Choose-locale script defaults non-UTF8

Woof has a major overhaul in how locale is set, see my blog report:

http://puppylinux.com/blog/?viewDetailed=00523

Woof has all international locales built-in, nothing to download (unlike all earlier puppies).

However, as I have reported in the last few posts, UTF-8 locales cause scripts to run incredibly slow. In my Woof-Intrepid build, if locale is set to en_US.utf8 my little speed-test script took 155 seconds. I'm now using en_US, and amazing, the time is 36 seconds.

So, I have modified the 'chooselocale' script to default to non-UTF8. This script has two GUI interfaces, one using 'dialog' for running at first boot, the other using Xdialog for running in X. The latter has a checkbox to enable UTF8 if required.

Note, I am putting LANG=C into my scripts, so that even if the system does have UTF8 turned on, the overall speed should be ok. Maybe, I don't know about the effect on compiled applications.

Note, scripts can still switch to the system locale whenever a user input or output is required.


Posted on 1 Feb 2009, 18:48


Comments:

Posted on 2 Feb 2009, 6:21 by BarryK
Turning on UTF8
A further qualification. Although 'chooselocale' defaults to a non-UTF8 locale, in some cases only UTF8 is available. The glibc package has a file, /usr/share/i18n/SUPPORTED that documents this -- I have included this file in Woof as chooselocale reads it, but it isn't in earlier puppies.

Stored data -
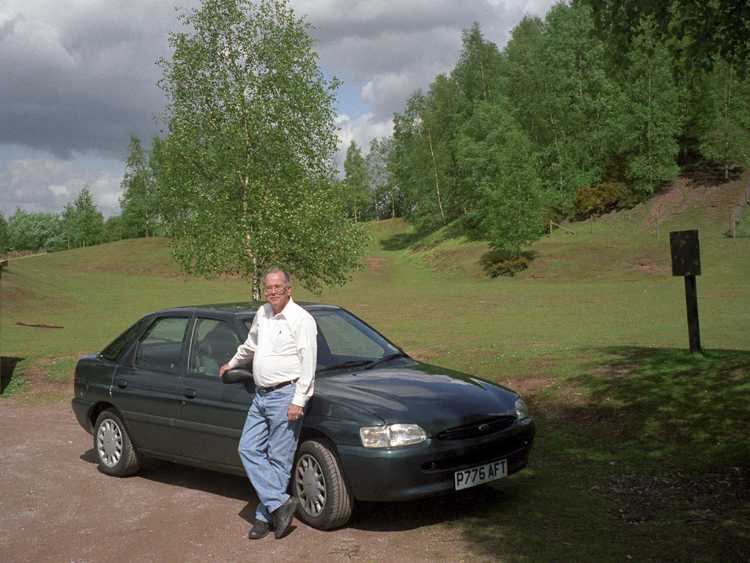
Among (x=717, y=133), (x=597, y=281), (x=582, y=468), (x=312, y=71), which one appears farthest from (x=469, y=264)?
(x=582, y=468)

Given exercise -
Switch "checkbox" to "toggle button" and give the Woof locale post again, starting with "So, I have modified" and going on through "on compiled applications.".

Output for this task -
So, I have modified the 'chooselocale' script to default to non-UTF8. This script has two GUI interfaces, one using 'dialog' for running at first boot, the other using Xdialog for running in X. The latter has a toggle button to enable UTF8 if required.

Note, I am putting LANG=C into my scripts, so that even if the system does have UTF8 turned on, the overall speed should be ok. Maybe, I don't know about the effect on compiled applications.